Toute sa famille, désemparée, ne sait plus quoi penser. Personne ne veut croire qu’il est mort et le document du CTC ne le précise pas non plus. Personne n’avait cru non plus que le jeune homme pouvait être un terroriste, même si son nom et sa photo figurent depuis avril 2007 sur la liste des personnes recherchées pour leurs liens avec des groupes terroristes par les autorités marocaines. Ce cas n’est pas le seul.
Le coiffeur devenu « martyr » Au quartier Oulfa, les cas connus de jeunes partis en Irak sont nombreux. « Une famille a même reçu la dépouille d’un jeune en provenance de l’Irak. Tout le monde dit qu’il s’était fait exploser là bas », révèle un habitant du quartier. Mais quand la question est posée sur l’un ou l’autre jeune figurant sur le dernier rapport américain, les langues deviennent moins déliées. Les témoins potentiels ont tous peur d’être mêlés à une enquête policière sur un sujet aussi grave que celui du terrorisme.
C’est avec grande difficulté que nous avons recueilli les témoignages, peu prolixes, de certains membres de quelques familles citées dans le document du CTC. Le plus édifiant a été celui du frère du coiffeur chez qui Idriss et ses amis se réunissaient. Il s’agit de Abderrazak Kounima, 28 ans lui aussi. Il a quitté Casablanca un mois avant Idris sous prétexte qu’il allait se rendre en Arabie Saoudite pour se faire un peu plus d’argent. D’ailleurs, c’est de là qu’il a appelé sa famille au mois d’août 2006 pour la rassurer. Mais, il n’a plus donné signe de vie depuis. Jusqu’au jour où un étranger, avec un accent moyen-oriental, a appelé le frère d’Abderrazak pour lui dire que ce dernier est décédé en « martyr » en Irak.

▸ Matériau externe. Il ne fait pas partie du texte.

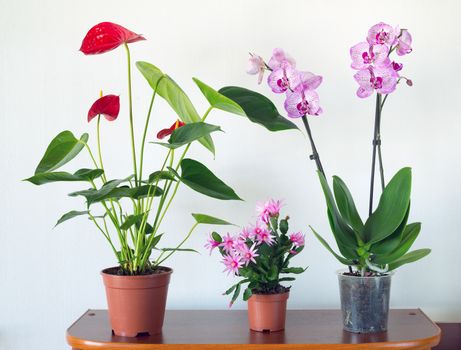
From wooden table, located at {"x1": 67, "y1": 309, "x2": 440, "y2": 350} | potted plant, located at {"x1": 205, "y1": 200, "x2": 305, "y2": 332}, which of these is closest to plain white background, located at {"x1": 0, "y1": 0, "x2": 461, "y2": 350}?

Des témoignages concordants vont nous révéler que d’autres « combattants » partis d’Oulfa à destination de l’Irak se réunissaient chez le coiffeur. Mais, ce quartier n’est pas le seul à avoir abrité des « combattants » marocains partis en Irak. Dans le quartier de Sidi Maàrouf (et là encore il ne s’agit pas de bidonville), Mohamed Sakoute, 30 ans, marié et père de deux enfants, a tenté la même mésaventure. Si Abderrazak est passé par l’Arabie Saoudite et Idriss par la Turquie, lui est parti via la Libye.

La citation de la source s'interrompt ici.